What the COVID-19 pandemic has shown, Kinew says, is that the health care system in Manitoba is operating near capacity at the best of times and that unanticipated demands on resources, such as the COVID pandemic of the past two years, can push it nearly to the point of collapse. That is why he has called on the provincial government to ask for military assistance as the current wave of the pandemic continues. Right now, he says, the current needs are more than it can handle, though that might not have been the case if the government had started building it up after the pandemic first arrived in Manitoba in March 2020.

“Here we are two years later and we’re still saying let’s strengthen the health care system,” Kinew said. “What have we been doing for these past 20-plus months? At this point we don’t even have the option to make those kind of long-term gradual steps. We need an all hands on deck, ring the alarm type of response. We had well over a year-and-a-half where we could have been taking more methodical reasonable steps to training nurses, bring them along through the critical care training program, get the other health care professionals like respiratory therapists into position. If we had spent the last 20 months taking those steps one by one I think we’d be in a much better position overall as a province.”

Although the process of lurching from one crisis to another over the course of the pandemic is not ideal, Kinew feels it at least has made it plain that there are serious gaps in Manitoba’s health care system that need to be addressed.

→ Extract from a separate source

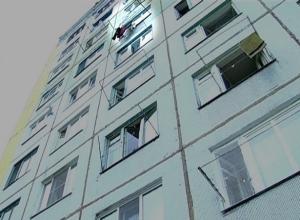 В Ростове из окна многоэтажки выпала 7-летняя девочка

“One thing that’s clear is that health care is going to have to be expanded going forward because, even let’s hope we get to the end of the pandemic stage of COVID, COVID will still be here and there is going to be a greater need for health care as a result,” he said. “It probably looks like we’ve got to permanently expand the number of ICU beds in Manitoba by like 20 or 30. It looks like we probably have to increase the access to primary care in the Northern Health Region and some of the other health regions. We’ve been through this traumatic experience of the pandemic. It seems like the responsible thing to do would be to study it, figure out what worked, what didn’t and then come back with recommendations for the future. Things have changed substantially and we need to be smart enough at a society level and at a government level to adapt and respond to that new reality.”